I missed the early "undercard" debate, but I'm glad everybody says Carly Fiorina won that one handily.
The prime time debate was more entertaining than I had thought it would be. The winner there was Senator Ted Cruz. He was the most consistent, and arguably the best prepared. I also think Dr. Ben Carson was a surprisingly solid second.
Donald Trump came very close to embarrassing himself. He didn't quite fall over that imaginary line, but we all could see the line, and how close he was to it. As a result, he failed on temperament.
In the contretemps over massive and warrantless data gathering between Rand Paul and Chris Christie, I'd say Paul won by TKO, because Christie resorted to bluster, and tried unsuccessfully to use the 9/11 attacks as a shield for his own views.
Kasich? Meh. Rubio? Meh, except for the line about how Hillary Clinton could not possibly lecture him about living paycheck to paycheck because he was raised that way. Walker? Meh -- and he admitted as much.
I believed Jeb Bush when he said he was his own man, but he should have had a better answer for the question about whether people are right to worry about dynasties in American politics. If your dad and brother are both former presidents and you sound a little defensive when asked about that, then you're not the populist you claim to be.
Huckabee had some good lines, but not so many that he'll be memorable.
UPDATE: Friend Chuck emailed to say that he didn't think he and I watched the same debate. By way of explaining that comment, Chuck said that Trump seemed "not very much in control of himself." I agree with that, and thought I had said as much, because it's what I was getting at when I wrote that Trump "failed on temperament."
Chuck also said that he thinks Kasich and Walker came out of that debate as the candidates to watch, but I think he's wrong about that. Kasich benefited from what, for him, was "home field" advantage. Walker held his own, but his closing statement was a meandering bit about moral behavior. In fairness, the moderators probably derailed several closing speeches by asking in a preamble to closing statements that candidates explain whether they thought they had received a "word from God" about "what they should do and take care of first."
It was an odd question and a tricky one, sent in from Facebook and perhaps designed to expose any candidate harboring some problematic combination of ego and presumed intimacy with our Creator.

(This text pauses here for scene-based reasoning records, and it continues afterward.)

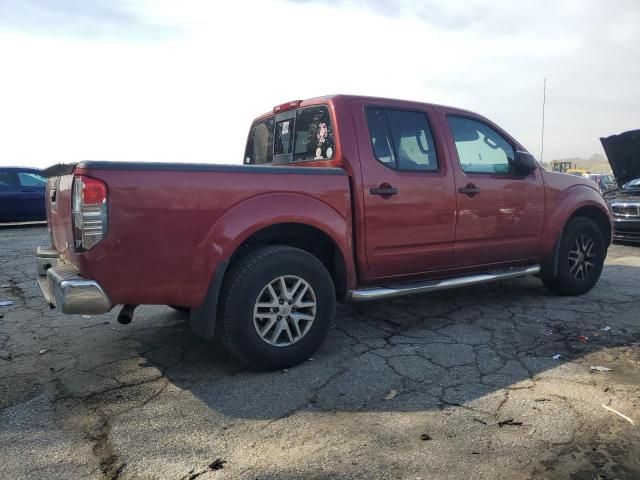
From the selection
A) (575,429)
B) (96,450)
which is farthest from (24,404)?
(575,429)

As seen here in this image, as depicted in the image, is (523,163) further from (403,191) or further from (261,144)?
(261,144)

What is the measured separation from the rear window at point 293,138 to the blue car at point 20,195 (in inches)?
397

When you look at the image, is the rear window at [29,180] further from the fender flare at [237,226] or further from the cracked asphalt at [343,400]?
the fender flare at [237,226]

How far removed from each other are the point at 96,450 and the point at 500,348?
284cm

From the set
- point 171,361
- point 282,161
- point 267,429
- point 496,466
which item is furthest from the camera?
point 282,161

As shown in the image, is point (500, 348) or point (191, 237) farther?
point (500, 348)

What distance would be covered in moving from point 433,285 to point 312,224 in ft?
4.28

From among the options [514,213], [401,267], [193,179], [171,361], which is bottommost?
[171,361]

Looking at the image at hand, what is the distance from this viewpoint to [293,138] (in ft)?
14.6

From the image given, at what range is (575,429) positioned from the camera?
2574 mm

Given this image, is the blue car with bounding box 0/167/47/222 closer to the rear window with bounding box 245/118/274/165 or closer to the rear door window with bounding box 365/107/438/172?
the rear window with bounding box 245/118/274/165

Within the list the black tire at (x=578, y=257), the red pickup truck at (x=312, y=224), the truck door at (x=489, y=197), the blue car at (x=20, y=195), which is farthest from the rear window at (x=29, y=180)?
the black tire at (x=578, y=257)

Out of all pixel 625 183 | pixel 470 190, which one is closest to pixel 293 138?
pixel 470 190

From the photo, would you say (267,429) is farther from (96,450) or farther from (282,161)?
(282,161)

But the question was posed first to Senator Ted Cruz, and his answer was masterful. "Well, I am blessed to receive a word from God every day in receiving the scriptures and reading the scriptures," Cruz answered. "And God speaks through the Bible." Cruz then personalized the answer by describing how Christian faith rescued his father from alcoholism. He finished by pivoting gracefully from that back to politics: "I would also note that scripture tells us, 'you shall know them by their fruit.' " The verse fit: "We see lots of 'campaign conservatives,' " Cruz explained, "But if we're going to win in 2016, we need a consistent conservative, someone who has been a fiscal conservative, a social conservative, a national security conservative."
Kasich offered only "I believe in miracles" pabulum in response to the same query. Walker's endorsement of moral behavior was more original, but he also agreed with an article that had called him "aggressively normal," and that can be interpreted as refreshing or as self-sabotaging. To me, it sounded timid.
I think Chuck likes Kasich and Walker because, like him, they're midwesterners.
Chuck wants to hear more about entitlement reform, which is a good idea, but you know what? Chris Christie, not a midwesterner, said more about entitlement reform than the comparatively colorless Kasich and Walker.